Stored items
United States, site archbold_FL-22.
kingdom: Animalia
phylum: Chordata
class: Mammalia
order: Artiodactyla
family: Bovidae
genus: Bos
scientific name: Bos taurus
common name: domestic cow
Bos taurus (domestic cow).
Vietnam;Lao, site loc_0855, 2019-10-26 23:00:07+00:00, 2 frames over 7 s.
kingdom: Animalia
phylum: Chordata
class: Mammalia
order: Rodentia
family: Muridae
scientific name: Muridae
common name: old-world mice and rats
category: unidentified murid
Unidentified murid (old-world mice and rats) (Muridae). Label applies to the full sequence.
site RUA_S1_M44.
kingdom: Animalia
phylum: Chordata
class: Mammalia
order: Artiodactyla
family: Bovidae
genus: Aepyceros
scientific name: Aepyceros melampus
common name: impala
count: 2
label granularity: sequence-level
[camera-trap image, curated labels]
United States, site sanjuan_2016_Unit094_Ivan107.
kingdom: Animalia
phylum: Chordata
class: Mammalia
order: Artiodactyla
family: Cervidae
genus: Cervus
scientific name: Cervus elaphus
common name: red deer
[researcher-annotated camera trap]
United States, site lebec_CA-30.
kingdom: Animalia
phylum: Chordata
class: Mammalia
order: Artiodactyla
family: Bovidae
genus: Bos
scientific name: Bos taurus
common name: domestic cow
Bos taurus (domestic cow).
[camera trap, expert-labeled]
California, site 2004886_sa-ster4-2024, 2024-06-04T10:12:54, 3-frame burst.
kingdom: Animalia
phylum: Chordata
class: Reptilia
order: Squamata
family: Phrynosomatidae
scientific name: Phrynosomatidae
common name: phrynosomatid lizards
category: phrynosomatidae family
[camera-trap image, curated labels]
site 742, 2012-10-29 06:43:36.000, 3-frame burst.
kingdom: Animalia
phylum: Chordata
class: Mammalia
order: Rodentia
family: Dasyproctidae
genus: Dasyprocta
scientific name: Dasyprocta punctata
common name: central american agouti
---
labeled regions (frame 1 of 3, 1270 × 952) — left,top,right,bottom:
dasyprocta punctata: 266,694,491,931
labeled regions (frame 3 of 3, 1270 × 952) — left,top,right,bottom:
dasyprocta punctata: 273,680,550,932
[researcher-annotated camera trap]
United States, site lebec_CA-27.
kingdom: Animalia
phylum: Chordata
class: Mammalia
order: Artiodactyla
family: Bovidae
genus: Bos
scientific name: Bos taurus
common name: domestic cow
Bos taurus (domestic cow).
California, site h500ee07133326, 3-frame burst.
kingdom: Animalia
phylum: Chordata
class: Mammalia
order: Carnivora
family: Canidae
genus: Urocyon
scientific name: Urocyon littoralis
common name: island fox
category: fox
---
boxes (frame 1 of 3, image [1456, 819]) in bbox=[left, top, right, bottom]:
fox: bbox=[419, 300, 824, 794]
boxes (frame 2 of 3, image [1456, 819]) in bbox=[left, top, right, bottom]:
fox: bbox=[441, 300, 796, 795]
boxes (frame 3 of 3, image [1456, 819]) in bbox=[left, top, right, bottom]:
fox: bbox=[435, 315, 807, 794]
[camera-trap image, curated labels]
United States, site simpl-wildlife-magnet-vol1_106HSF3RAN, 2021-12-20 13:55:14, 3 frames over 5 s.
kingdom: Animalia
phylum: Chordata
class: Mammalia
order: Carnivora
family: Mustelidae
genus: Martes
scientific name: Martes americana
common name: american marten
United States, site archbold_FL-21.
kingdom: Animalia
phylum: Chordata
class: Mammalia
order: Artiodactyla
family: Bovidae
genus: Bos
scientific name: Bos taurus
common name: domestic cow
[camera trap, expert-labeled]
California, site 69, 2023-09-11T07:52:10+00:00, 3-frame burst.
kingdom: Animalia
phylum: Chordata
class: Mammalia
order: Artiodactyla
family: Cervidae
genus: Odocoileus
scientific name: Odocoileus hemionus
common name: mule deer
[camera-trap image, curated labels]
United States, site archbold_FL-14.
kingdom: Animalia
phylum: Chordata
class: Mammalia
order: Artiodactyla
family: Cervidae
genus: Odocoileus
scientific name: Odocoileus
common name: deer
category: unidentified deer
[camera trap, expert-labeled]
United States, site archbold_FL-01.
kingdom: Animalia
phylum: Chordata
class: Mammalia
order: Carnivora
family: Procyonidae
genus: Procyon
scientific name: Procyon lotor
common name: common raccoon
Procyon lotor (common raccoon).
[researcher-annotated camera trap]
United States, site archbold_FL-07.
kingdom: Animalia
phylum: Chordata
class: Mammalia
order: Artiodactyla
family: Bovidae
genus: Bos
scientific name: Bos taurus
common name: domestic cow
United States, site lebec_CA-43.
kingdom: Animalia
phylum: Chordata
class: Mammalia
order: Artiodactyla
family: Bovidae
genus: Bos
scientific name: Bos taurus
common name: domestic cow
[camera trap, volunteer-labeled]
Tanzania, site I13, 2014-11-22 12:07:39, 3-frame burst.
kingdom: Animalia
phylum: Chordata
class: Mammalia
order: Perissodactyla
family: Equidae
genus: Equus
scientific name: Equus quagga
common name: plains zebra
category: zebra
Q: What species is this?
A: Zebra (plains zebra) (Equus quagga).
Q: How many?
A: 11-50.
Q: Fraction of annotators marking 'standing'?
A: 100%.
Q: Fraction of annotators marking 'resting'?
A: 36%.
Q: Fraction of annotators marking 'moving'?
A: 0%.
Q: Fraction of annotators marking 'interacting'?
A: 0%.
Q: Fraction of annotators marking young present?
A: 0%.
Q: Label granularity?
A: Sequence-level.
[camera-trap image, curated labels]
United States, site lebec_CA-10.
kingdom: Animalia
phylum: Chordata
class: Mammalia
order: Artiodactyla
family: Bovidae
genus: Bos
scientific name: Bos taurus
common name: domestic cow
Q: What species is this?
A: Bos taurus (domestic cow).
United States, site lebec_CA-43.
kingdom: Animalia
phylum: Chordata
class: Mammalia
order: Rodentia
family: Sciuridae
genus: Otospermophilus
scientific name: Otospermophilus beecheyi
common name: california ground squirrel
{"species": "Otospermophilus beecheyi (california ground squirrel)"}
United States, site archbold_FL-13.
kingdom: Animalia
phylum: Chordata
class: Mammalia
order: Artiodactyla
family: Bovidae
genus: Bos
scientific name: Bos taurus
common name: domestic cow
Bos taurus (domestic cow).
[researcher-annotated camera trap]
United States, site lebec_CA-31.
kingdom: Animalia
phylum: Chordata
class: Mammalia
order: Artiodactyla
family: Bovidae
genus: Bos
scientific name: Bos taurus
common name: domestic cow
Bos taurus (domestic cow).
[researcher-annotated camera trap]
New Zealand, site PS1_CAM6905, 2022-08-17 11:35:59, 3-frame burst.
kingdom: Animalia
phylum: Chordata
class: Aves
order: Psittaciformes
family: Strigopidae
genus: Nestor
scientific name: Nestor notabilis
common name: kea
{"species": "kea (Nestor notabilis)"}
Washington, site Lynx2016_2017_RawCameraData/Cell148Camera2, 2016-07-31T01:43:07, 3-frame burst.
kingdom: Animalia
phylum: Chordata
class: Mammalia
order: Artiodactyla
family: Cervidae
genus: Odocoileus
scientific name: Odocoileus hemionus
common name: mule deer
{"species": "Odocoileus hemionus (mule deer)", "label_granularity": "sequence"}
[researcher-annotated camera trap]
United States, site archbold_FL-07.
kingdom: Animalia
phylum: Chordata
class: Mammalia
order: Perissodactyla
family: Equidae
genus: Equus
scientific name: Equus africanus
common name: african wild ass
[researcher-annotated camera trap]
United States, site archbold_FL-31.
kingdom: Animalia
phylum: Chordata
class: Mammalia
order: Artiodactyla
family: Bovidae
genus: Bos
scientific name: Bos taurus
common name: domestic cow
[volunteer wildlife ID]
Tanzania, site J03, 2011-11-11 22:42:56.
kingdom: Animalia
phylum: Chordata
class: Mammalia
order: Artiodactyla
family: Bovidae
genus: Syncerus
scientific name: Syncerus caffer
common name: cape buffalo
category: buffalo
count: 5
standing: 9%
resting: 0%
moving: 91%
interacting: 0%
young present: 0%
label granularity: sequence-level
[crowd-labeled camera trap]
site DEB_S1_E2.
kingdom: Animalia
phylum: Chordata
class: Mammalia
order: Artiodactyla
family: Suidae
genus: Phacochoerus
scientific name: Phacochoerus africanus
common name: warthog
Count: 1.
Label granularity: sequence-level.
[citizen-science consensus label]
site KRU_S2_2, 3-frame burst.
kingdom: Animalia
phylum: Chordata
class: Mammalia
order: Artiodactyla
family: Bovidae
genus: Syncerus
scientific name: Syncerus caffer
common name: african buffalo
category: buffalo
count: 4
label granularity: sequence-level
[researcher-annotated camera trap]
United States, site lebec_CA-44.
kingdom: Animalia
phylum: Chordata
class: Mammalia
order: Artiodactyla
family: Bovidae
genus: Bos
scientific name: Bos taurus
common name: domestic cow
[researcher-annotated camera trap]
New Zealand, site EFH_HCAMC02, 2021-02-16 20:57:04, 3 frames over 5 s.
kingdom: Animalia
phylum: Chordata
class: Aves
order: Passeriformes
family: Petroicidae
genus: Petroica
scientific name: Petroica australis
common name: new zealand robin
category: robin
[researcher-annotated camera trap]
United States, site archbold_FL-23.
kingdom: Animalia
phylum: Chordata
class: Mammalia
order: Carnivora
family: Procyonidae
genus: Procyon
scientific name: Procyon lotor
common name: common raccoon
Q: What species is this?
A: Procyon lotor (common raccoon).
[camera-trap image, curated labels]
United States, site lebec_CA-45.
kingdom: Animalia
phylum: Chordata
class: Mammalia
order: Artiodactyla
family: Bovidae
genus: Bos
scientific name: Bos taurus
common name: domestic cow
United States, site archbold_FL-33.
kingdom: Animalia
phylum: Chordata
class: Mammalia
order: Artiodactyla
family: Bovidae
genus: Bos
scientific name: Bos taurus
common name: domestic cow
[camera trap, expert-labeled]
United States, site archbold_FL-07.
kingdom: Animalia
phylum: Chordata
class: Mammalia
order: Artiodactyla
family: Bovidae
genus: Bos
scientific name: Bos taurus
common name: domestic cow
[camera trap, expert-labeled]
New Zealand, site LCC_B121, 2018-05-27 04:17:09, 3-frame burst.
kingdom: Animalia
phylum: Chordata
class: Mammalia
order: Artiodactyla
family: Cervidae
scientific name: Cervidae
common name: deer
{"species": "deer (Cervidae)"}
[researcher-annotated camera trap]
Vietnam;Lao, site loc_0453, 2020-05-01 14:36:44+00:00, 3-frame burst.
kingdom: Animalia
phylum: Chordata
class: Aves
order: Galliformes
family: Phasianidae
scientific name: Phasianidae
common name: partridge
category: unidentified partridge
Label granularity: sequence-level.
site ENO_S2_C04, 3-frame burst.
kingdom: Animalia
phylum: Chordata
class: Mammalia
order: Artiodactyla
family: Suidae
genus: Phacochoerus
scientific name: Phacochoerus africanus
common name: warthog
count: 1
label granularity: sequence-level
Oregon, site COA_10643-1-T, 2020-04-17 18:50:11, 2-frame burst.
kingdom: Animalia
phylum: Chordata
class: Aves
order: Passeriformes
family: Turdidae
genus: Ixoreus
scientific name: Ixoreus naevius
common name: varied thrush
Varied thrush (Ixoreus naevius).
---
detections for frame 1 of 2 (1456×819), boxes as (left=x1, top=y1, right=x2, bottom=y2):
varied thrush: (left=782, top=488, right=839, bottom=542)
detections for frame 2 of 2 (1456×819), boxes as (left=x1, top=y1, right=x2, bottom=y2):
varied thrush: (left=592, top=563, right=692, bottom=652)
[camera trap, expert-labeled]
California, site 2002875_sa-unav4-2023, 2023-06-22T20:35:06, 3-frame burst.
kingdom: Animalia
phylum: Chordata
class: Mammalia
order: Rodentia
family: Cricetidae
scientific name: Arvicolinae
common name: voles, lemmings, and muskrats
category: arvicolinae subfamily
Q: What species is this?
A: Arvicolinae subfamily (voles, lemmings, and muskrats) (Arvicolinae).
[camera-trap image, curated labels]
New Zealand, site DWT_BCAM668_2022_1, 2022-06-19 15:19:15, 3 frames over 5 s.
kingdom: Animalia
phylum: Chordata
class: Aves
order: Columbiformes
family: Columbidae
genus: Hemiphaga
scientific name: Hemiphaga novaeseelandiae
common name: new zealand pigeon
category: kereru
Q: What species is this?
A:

■ WORK ORDER
Using the data above, return every line that contains the string "over".

■ EXPECTED ANSWER
Vietnam;Lao, site loc_0855, 2019-10-26 23:00:07+00:00, 2 frames over 7 s.
United States, site simpl-wildlife-magnet-vol1_106HSF3RAN, 2021-12-20 13:55:14, 3 frames over 5 s.
New Zealand, site EFH_HCAMC02, 2021-02-16 20:57:04, 3 frames over 5 s.
New Zealand, site DWT_BCAM668_2022_1, 2022-06-19 15:19:15, 3 frames over 5 s.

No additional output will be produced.